50% - 60% is the most important zone of all, otherwise known as the healthy heart zone. This provides benefits like lowered blood pressure and cholesterol, a decrease in body fat and an increase in muscle mass.

60% - 70% great zone for burning even more calories, but is not recommended for beginners.

70% - 80% it you want it all then this is the place to be, fitness, slimming and performance. But NOT recommended until you have done some base building first.

But the key to all of this is knowing your max heart rate, and don't be tempted to use 220 - your age, its a totally rubbish calculation, as everyone is different.


----------



## mcb2080 (28 Dec 2009)

AlanW said:


> Just to add to this -
> 
> 50% - 60% is the most important zone of all, otherwise known as the healthy heart zone. This provides benefits like lowered blood pressure and cholesterol, a decrease in body fat and an increase in muscle mass.
> 
> ...



Hi AlanW, thanks for the very well explained post, I wasn't sure about training heart zones but you have cleared it up


aka0019, I have found a training plan http://www.beginnertriathlete.com/cms/article-detail.asp?articleid=1671 It seems not too bad, I am going to start it today.


----------



## Bill Gates (28 Dec 2009)

AlanW said:


> Just to add to this -
> 
> 50% - 60% *is the most important zone of all,* otherwise known as the healthy heart zone. This provides benefits like lowered blood pressure and cholesterol, a decrease in body fat and an increase in muscle mass.
> 
> ...




50-60% does bugger all for fitness........and on a turbo/rollers?

60-70% *not *recommended for beginners. Are you having a laugh?

70-80% Blimey. That's where all my base work is done!!

< 65% = IMO this is for recovery, anything else then don't bother for training purposes.

But hey each to their own.


----------



## Chrisc (11 Jan 2010)

Just ordered a set of these rollers, it's just too depressing with all this damn snow.  Let's see a.) if I can stay on. b.) if it cheers me up c.) if it gets me fitter!


----------



## Chrisc (12 Jan 2010)

Came today, Thanks Wiggle!
Set up and running in about ten mins. Leaned against the wall for a bit then got the nerve to balance properly. Dead easy!
Completely soaked after fifteen minutes in a garage with an air temp of -2...


----------



## mcb2080 (13 Jan 2010)

I have just done 1 hour and 20 minutes on mine there, it does get a bit boring but I am just thinking about the weight that I am shifting, and defo get a mat under it if you use them indoors because the sweat....loads of it everywhere LOL.

On a side note, I have read about how you have to make sure that your bike is completely level on the rollers or that you could hurt your back, now to make sure your bike is level from wheel axle to wheel axle would require either the back or the front of the roller to be raised I would imagine, so should there be adjustable feet?

Also, emotion rollers, has anyone tried them or own them? They look the business for getting out of the saddle as well as allowing forward motion, I enquired about these but was quoted $942 delivered but I take it there would be customs tax on this as they would be coming from the USA, just too much sadly.


----------

Given entries:
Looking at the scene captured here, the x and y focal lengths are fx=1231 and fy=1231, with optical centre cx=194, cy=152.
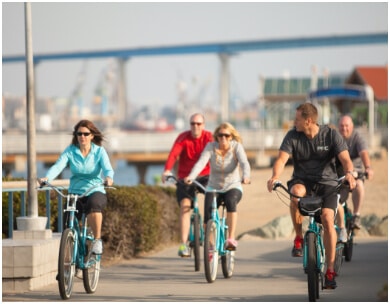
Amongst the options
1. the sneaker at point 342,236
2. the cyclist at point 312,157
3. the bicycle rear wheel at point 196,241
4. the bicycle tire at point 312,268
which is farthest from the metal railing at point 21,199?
the bicycle tire at point 312,268

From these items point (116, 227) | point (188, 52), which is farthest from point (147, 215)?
point (188, 52)

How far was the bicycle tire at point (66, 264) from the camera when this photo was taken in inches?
387

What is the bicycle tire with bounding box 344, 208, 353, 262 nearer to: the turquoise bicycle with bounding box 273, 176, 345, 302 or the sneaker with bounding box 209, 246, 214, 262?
the sneaker with bounding box 209, 246, 214, 262

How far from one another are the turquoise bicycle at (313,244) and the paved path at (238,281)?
241mm

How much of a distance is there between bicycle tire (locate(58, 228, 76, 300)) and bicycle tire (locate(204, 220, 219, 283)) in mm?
1621

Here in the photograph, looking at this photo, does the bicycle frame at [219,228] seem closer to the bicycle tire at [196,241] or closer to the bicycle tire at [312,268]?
the bicycle tire at [196,241]

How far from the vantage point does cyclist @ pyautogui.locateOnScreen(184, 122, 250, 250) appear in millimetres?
12141

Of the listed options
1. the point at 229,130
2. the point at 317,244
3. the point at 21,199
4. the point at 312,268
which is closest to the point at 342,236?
the point at 229,130

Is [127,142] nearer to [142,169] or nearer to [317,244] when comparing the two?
[142,169]

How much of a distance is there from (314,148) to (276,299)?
1284mm

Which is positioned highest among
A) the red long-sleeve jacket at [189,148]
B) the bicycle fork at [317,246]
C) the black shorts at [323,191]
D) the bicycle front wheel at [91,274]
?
the red long-sleeve jacket at [189,148]

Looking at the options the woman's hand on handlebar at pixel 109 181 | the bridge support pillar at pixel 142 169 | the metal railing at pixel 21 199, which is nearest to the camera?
the woman's hand on handlebar at pixel 109 181

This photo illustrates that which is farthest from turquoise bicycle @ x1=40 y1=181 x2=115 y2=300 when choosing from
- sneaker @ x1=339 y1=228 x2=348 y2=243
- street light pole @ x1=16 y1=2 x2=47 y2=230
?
sneaker @ x1=339 y1=228 x2=348 y2=243

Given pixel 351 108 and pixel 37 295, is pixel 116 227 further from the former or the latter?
pixel 351 108
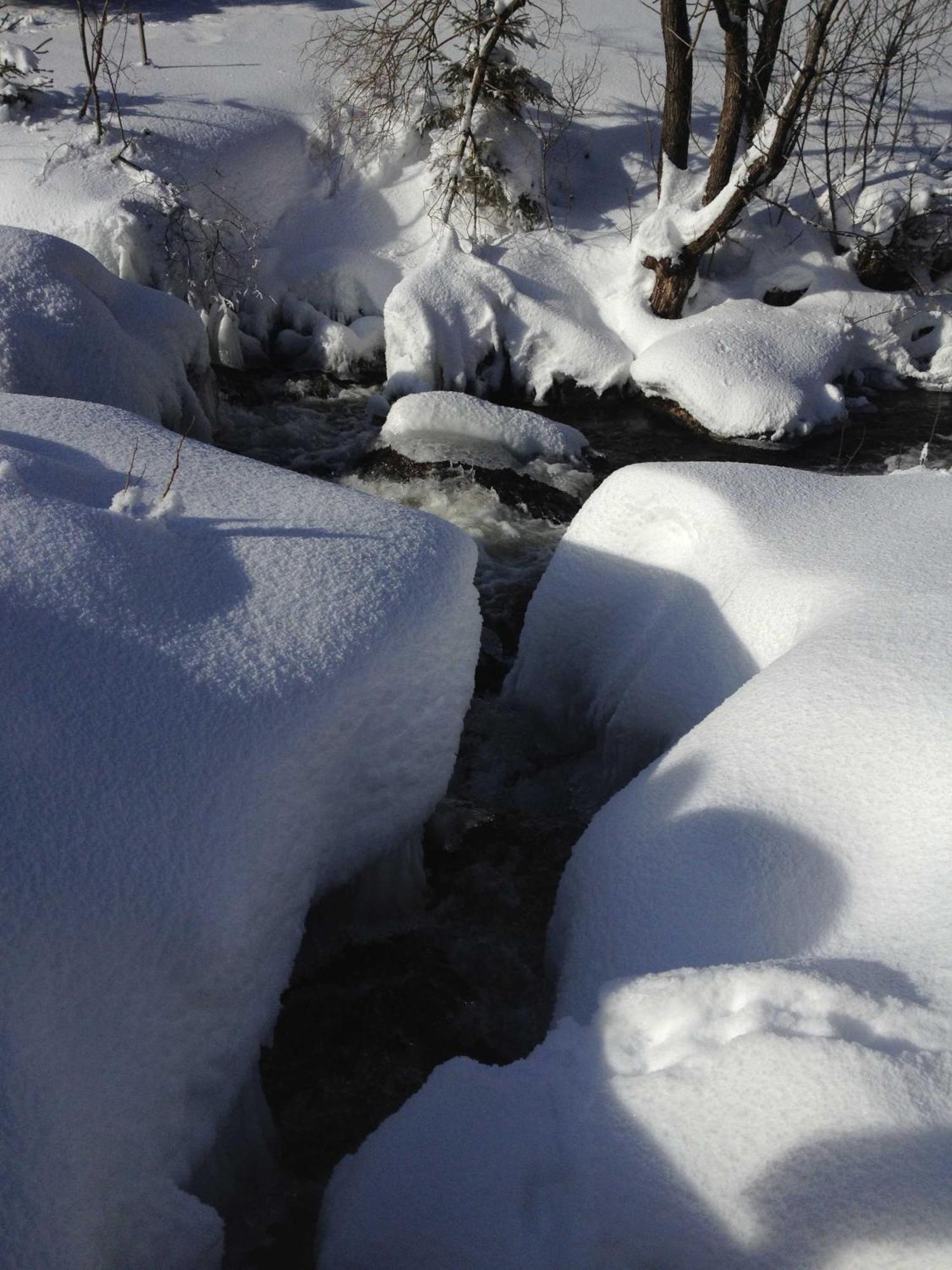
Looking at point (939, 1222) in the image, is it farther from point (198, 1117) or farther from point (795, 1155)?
point (198, 1117)

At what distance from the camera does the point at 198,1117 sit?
267 cm

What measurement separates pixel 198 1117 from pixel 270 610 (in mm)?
1542

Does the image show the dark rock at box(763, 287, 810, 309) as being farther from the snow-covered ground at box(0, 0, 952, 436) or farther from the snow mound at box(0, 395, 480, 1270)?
the snow mound at box(0, 395, 480, 1270)

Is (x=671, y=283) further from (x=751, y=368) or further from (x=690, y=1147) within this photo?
(x=690, y=1147)

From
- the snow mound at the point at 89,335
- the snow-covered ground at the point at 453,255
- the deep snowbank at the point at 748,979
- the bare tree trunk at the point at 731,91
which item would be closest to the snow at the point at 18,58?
the snow-covered ground at the point at 453,255

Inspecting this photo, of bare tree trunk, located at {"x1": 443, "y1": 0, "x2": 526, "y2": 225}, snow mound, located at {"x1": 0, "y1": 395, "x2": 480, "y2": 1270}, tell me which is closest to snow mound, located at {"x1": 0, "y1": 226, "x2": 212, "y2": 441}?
snow mound, located at {"x1": 0, "y1": 395, "x2": 480, "y2": 1270}

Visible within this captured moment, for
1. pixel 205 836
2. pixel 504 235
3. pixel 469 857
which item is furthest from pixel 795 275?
pixel 205 836

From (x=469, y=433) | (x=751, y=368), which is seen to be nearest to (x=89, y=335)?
(x=469, y=433)

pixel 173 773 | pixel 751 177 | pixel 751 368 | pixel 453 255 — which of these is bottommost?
pixel 751 368

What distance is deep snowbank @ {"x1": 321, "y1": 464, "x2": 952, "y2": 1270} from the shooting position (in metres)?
2.22

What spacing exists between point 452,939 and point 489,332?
6206mm

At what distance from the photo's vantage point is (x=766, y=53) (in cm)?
840

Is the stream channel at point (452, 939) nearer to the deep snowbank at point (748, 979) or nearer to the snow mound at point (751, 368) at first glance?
the deep snowbank at point (748, 979)

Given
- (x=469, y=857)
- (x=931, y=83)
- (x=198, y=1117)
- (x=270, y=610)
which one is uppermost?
(x=931, y=83)
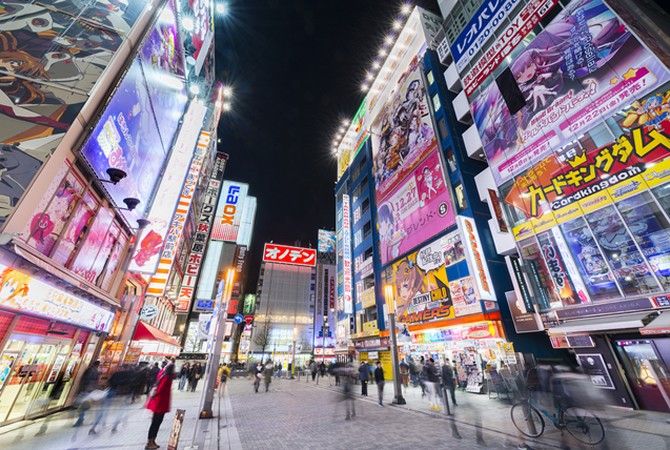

Directive A: In the forum thread, what price was mcb2080 quoted for the emotion rollers?
Directive B: Reproduce the forum thread from "Just ordered a" up to and including "today, Thanks Wiggle!".

Correct response A: $942 delivered.

Correct response B:
Just ordered a set of these rollers, it's just too depressing with all this damn snow.  Let's see a.) if I can stay on. b.) if it cheers me up c.) if it gets me fitter!


----------



## Chrisc (12 Jan 2010)

Came today, Thanks Wiggle!